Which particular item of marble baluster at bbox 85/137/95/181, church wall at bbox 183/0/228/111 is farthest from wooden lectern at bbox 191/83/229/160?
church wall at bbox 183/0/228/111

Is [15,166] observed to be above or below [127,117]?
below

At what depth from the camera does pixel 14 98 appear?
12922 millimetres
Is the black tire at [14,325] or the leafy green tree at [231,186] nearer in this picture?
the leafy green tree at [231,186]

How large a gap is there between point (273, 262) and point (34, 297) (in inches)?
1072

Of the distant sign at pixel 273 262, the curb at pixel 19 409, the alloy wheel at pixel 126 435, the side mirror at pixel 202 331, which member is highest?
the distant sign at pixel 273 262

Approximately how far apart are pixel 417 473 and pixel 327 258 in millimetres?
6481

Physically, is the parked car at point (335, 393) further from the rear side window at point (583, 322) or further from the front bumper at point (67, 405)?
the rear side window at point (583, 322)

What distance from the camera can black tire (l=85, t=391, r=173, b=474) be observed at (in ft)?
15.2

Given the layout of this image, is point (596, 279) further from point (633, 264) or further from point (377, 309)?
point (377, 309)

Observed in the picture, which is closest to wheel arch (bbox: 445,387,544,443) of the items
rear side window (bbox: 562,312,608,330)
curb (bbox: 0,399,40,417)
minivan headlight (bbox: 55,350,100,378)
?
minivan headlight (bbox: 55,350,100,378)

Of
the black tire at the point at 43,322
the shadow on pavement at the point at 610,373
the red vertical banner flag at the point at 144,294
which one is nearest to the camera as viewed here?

• EXERCISE GOAL:
Reproduce all of the items above, replacing each occurrence of "black tire" with "dark tire" and leaving everything else unchanged.

• FINAL ANSWER:
Which particular item of marble baluster at bbox 85/137/95/181, church wall at bbox 183/0/228/111 is farthest from wooden lectern at bbox 191/83/229/160?
church wall at bbox 183/0/228/111

Is [15,166] observed to be above or below [127,117]?
below

At what depth from the camera does pixel 14 98 appear?
12922 millimetres
Is the dark tire at [14,325] or the leafy green tree at [231,186] nearer in this picture?
the leafy green tree at [231,186]

How large a gap is there between point (273, 262) and point (34, 297) (in inches)?
1072

Of the distant sign at pixel 273 262, the curb at pixel 19 409, the alloy wheel at pixel 126 435, the side mirror at pixel 202 331, which member is highest?
the distant sign at pixel 273 262

Approximately how far apart are pixel 417 473 and pixel 327 258 in millimetres?
6481

Physically, is the parked car at point (335, 393) further from the rear side window at point (583, 322) or further from the front bumper at point (67, 405)?
the rear side window at point (583, 322)

What distance from the camera can dark tire (l=85, t=391, r=173, b=474) be observed at (in ft)?
15.2

Given the layout of this image, is point (596, 279) further from point (633, 264) or further from point (377, 309)?
point (377, 309)

Observed in the picture, which is closest to wheel arch (bbox: 445,387,544,443) of the items
rear side window (bbox: 562,312,608,330)
curb (bbox: 0,399,40,417)
minivan headlight (bbox: 55,350,100,378)
?
minivan headlight (bbox: 55,350,100,378)

Of
the dark tire at the point at 43,322
the shadow on pavement at the point at 610,373
the red vertical banner flag at the point at 144,294
which one is nearest to the camera as viewed here?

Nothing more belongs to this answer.